• **SHORT EXERCISE**
Arrange every line of the items below as a Markdown table with the columns "No." and "Text," numbering the rows in order and skipping blank lines. Exclude the pictures from the output.

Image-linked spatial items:
○ ○ ○ ○ ○
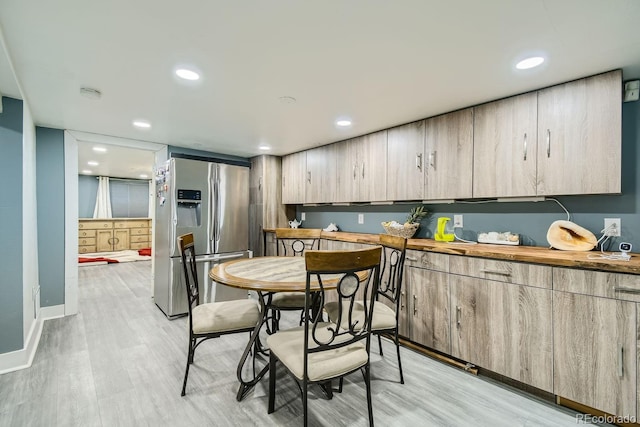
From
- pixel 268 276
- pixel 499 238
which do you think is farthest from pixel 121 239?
pixel 499 238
○ ○ ○ ○ ○
• **SOLUTION TO THIS EXERCISE**
| No. | Text |
|---|---|
| 1 | From |
| 2 | - pixel 268 276 |
| 3 | - pixel 499 238 |
| 4 | which do you think is farthest from pixel 121 239? |
| 5 | pixel 499 238 |